Records for processing.
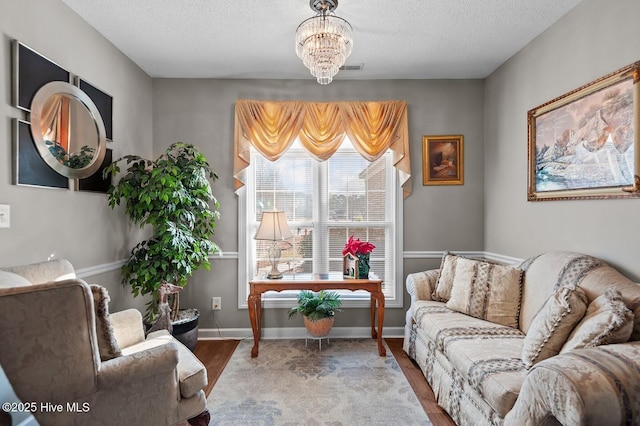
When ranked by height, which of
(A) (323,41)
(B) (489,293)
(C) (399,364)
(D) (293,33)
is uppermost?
(D) (293,33)

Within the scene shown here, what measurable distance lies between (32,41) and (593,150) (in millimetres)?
3318

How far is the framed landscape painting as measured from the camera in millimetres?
1784

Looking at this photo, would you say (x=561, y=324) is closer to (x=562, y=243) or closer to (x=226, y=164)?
(x=562, y=243)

Task prompt. Rewrite the listing starting at the line containing "Looking at this" and ending at the end of the listing, with "would you say" replaced by "do you think" and all else unchanged.

Written solution.
Looking at this photo, do you think (x=561, y=324) is closer to (x=562, y=243) or closer to (x=226, y=164)?
(x=562, y=243)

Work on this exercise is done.